=== Reading passage ===
One immigrant’s lesson learned: Watch out for yourself

“One country doesn’t have more hardships than another; they’re just different.”
Yazi certainly knows about countries with hardships. As refugees dominate the news cycle, she is eager to share her story.

Born into a wealthy family in Iraq, her early life was luxurious. Although she doesn’t remember her family’s mansion, chauffeurs, or the nanny who cared for her, she knows that her father’s work as a civil design engineer for Saddam Hussein’s palace provided a nice life. However, when palace construction was finished, Yazi’s father had three options: join the Ba’ath party, flee, or be killed. As a Christian, joining the regime wasn’t an option, so the family fled Iraq in 1979 when Yazi was three.
===
** Exercises to complete **
1. Reproduce the passage about Yazi from "One immigrant’s lesson" to "share her story.".
2. According to the passage about Yazi, in what year did her family flee Iraq?
The data is separate material, unrelated to the passage about Yazi.
=== Supplied material ===
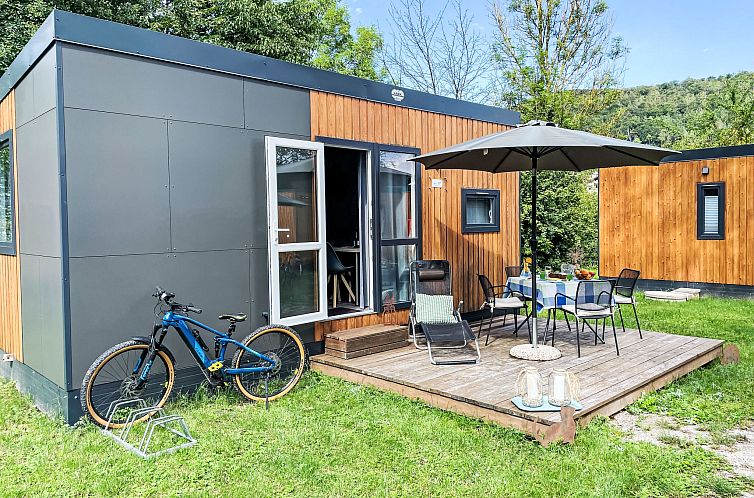 Vakantiehuis Tiny Haus Marion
===
** Results for the exercise **
1.
One immigrant’s lesson learned: Watch out for yourself

“One country doesn’t have more hardships than another; they’re just different.”
Yazi certainly knows about countries with hardships. As refugees dominate the news cycle, she is eager to share her story.

2. 1979, when Yazi was three.